Derek Wilson

Personal information
- Born: March 14, 1967 (age 59)
- Listed height: 6 ft 7 in (2.01 m)

Career information
- College: Coastal Carolina (1985–1989)
- NBA draft: 1989: undrafted
- Position: Power forward / center

Career highlights
- Big South Player of the Year (1989); 2× First Team All-Big South (1988, 1989); Anson Mount Scholar-Athlete of the Year (1989); Honorable Mention All-American (1989);

= Derek Wilson (basketball) =

American basketball player

Derek Lamont Wilson (born March 14, 1967) is an American former professional basketball player. He played four years at Coastal Carolina University (1985–1989) where he scored 1,492 career points.
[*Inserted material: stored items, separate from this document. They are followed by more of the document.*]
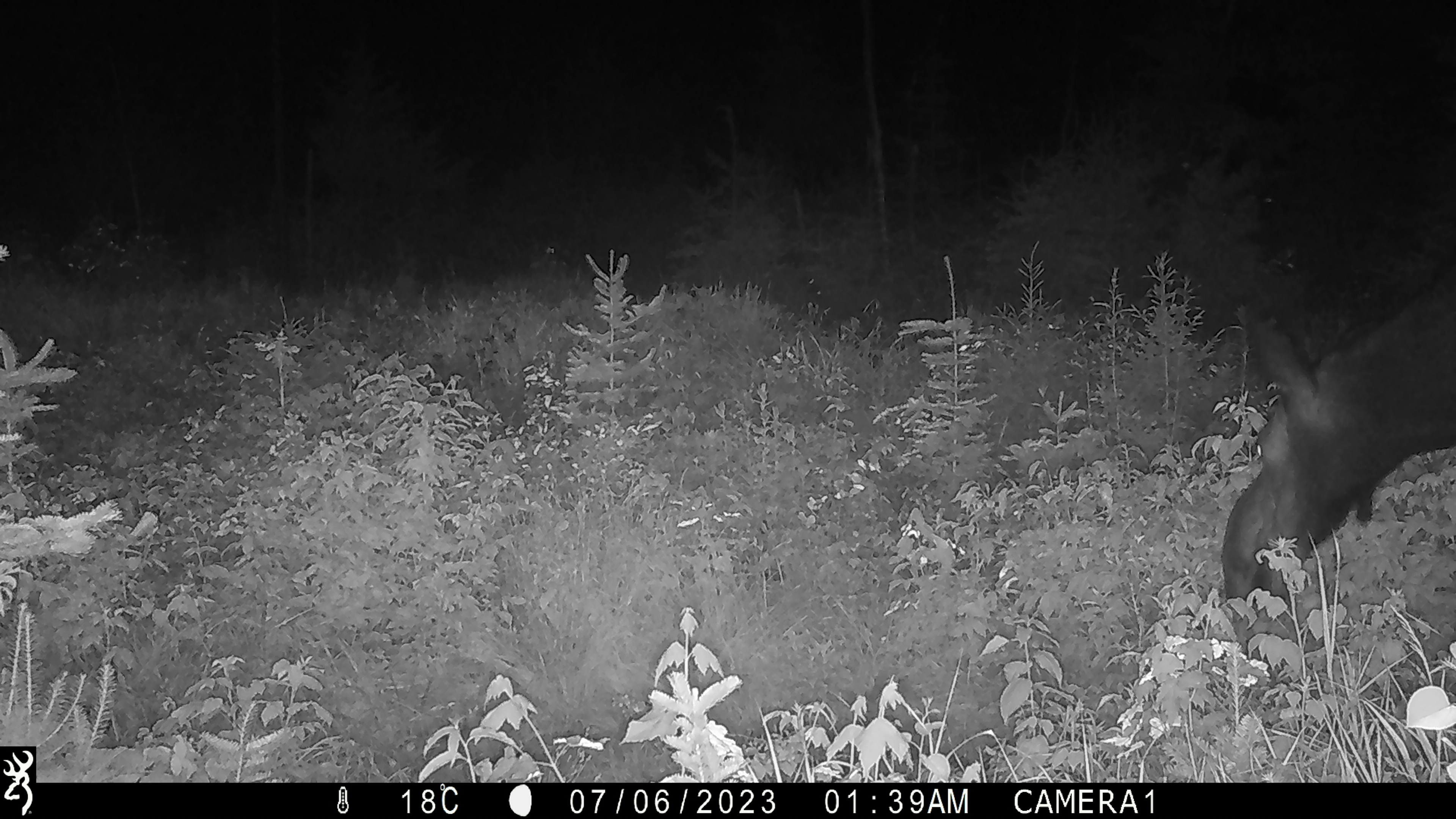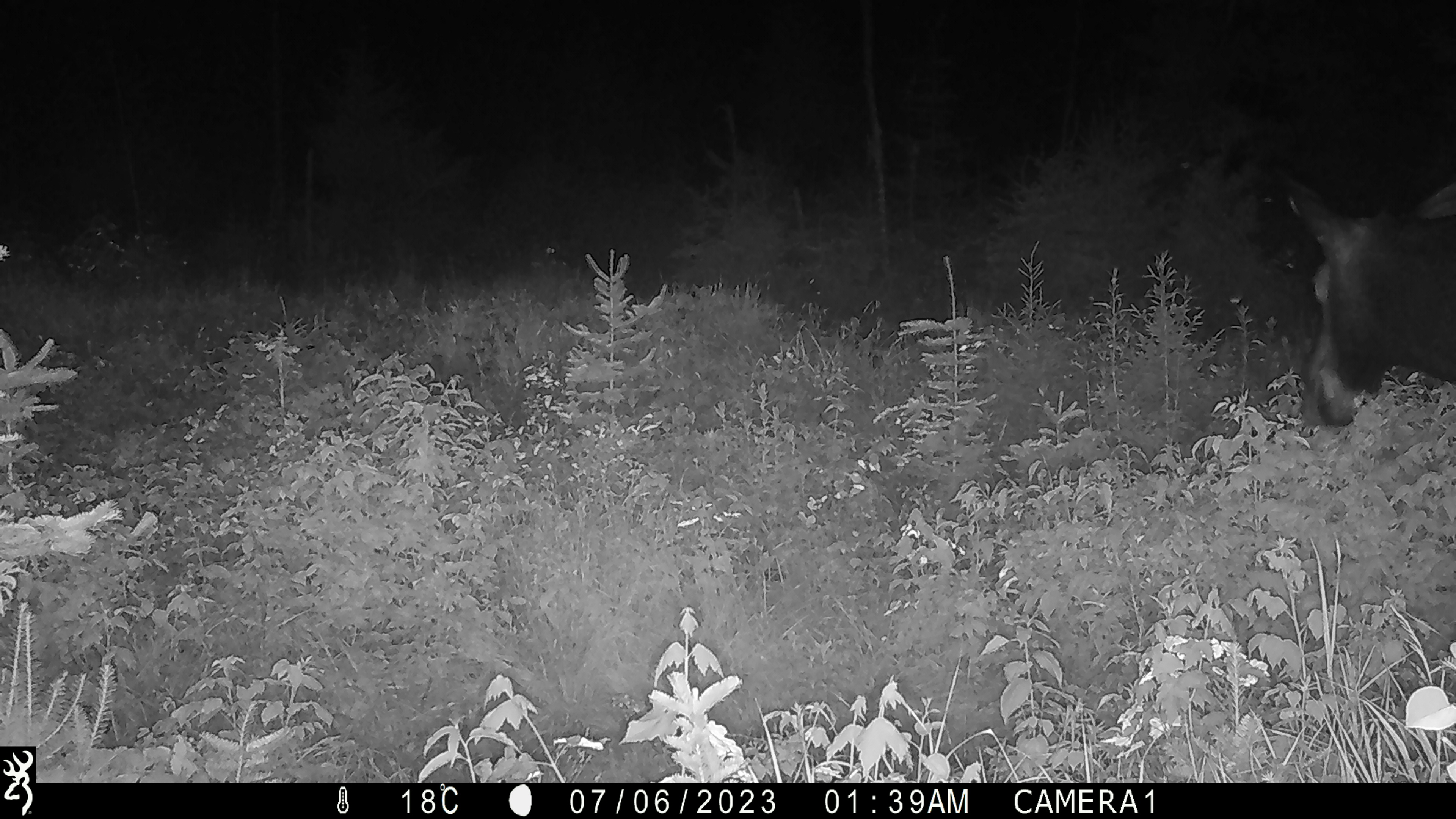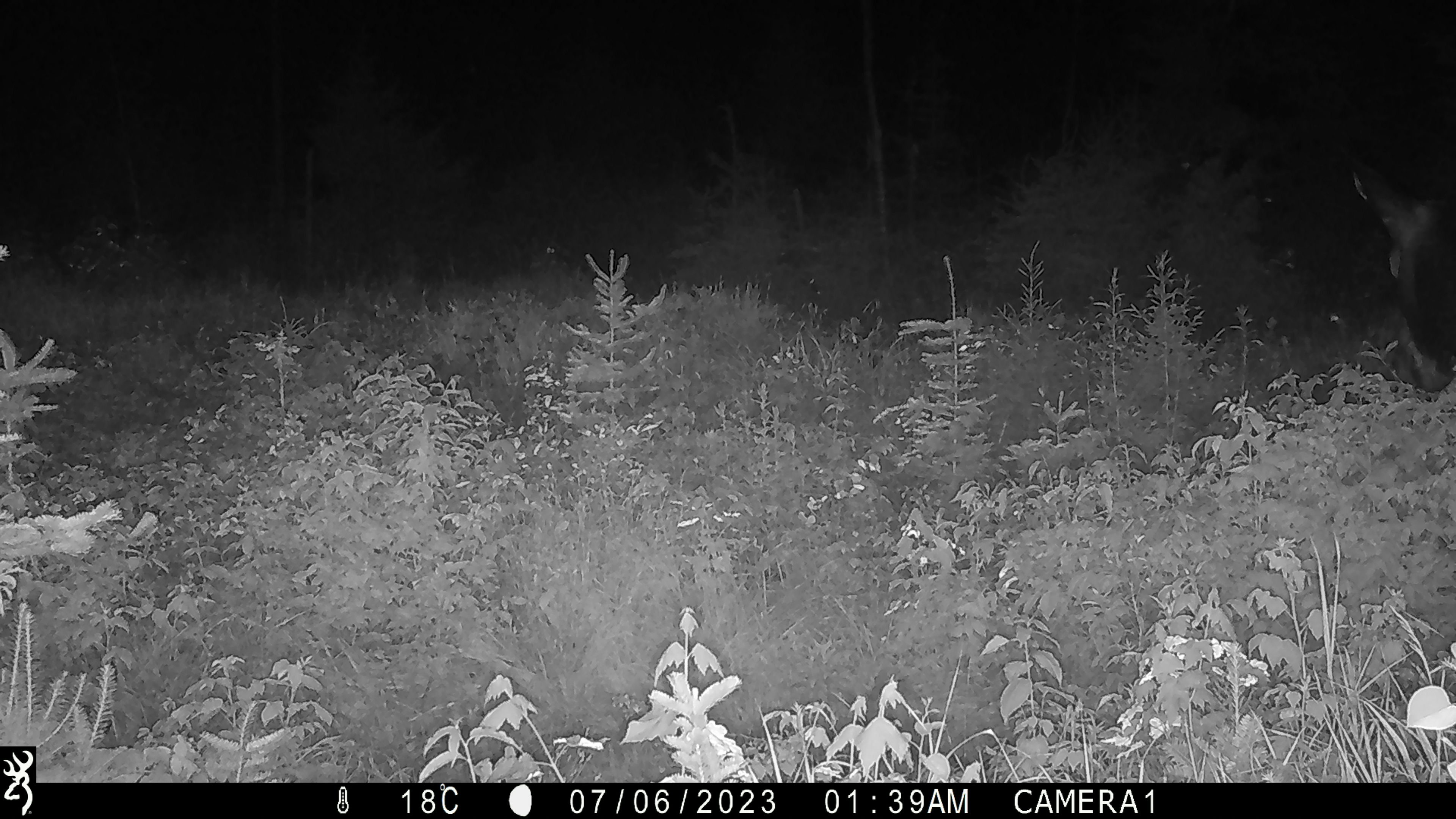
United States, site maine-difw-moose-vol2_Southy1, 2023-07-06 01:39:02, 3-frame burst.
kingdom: Animalia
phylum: Chordata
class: Mammalia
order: Artiodactyla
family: Cervidae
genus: Alces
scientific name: Alces alces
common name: moose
A 6'7" power forward / center, Wilson was named the Big South Conference Player of the Year as a junior in 1987–88. It was the first of two consecutive seasons in which Wilson was named a First Team All-Conference performer. The following year, he was named an honorable mention All-American as well as the 1989 Anson Mount Scholar-Athlete of the Year.

Although he went undrafted in the 1989 NBA draft, he carved out a professional career overseas. He spent some time in Norway playing for Asker Aliens, but the majority of his expatriate career was spent in Luxembourg playing for various clubs (BBC Etzella Ettelbruck, BBC Nitia, Black Star, Bascharage).